ニコリと笑みを向け、大きく頷いてみせると三人はみる香の手を温かく握ってくれた。
声を出そうとしてみたが、まだ精神的なショックからか、言葉は出せずにいた。もう時間も遅いということで、檸檬達は保健の先生から帰宅を命じられ、泣く泣く帰っていく。
しかしバッド君と桃田だけは自宅まで送り届ける役目としてまだ残ることを許可されていた。
事情を聞いた保健の先生からは両親へ連絡をすると言われていたが、みる香はそれだけは止めてほしいと必死の思いでそれを紙に書き記した。両親には、何も知られたくなかったからだ。
みる香の懇願する姿勢と、バッド君と桃田のお願いが響いたのか、先生は仕方がなさそうに折れてくれた。両親には風邪を引いて声が出ないと誤魔化す事にした。

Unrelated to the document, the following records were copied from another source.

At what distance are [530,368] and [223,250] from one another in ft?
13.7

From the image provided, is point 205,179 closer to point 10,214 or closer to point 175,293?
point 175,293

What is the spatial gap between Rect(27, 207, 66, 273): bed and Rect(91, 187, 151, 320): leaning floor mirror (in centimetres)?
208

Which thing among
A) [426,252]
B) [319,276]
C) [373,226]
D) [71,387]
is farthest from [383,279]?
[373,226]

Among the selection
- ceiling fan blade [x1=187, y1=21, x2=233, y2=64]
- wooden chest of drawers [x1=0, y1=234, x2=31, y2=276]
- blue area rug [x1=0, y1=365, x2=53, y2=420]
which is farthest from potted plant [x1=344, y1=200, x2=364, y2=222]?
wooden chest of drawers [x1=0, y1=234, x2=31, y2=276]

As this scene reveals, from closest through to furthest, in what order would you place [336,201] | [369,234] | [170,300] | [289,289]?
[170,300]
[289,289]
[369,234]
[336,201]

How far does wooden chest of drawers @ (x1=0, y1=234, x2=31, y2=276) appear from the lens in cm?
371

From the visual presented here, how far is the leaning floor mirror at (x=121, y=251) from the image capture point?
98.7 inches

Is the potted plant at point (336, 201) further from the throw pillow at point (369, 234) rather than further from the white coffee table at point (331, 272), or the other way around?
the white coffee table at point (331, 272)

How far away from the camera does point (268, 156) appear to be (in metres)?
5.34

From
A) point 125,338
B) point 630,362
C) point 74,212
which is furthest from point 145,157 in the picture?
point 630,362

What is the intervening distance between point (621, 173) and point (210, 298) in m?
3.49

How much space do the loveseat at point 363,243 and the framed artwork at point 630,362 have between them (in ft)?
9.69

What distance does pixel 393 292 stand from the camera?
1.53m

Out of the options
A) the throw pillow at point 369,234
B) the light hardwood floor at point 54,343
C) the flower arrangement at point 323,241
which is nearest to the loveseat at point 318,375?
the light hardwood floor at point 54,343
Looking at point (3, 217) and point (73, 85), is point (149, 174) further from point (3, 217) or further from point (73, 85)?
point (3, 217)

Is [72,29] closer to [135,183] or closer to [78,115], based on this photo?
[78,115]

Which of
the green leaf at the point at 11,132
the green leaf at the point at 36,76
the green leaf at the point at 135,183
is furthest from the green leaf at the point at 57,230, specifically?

「みる香ちゃん、歩けるようになってよかったね。声もその内出せるようになるはずだから、心配しないでね」
帰りの道中、バッド君はずっとそんな言葉をかけながらみる香を励ましてくれた。バッド君への気持ちに気づいたみる香は何だかそれがこそばゆかった。
みる香を囲むように両サイドで歩くバッド君と桃田は、自分のことを守ってくれているのだという安心感が強く、いつも以上に頼もしかった。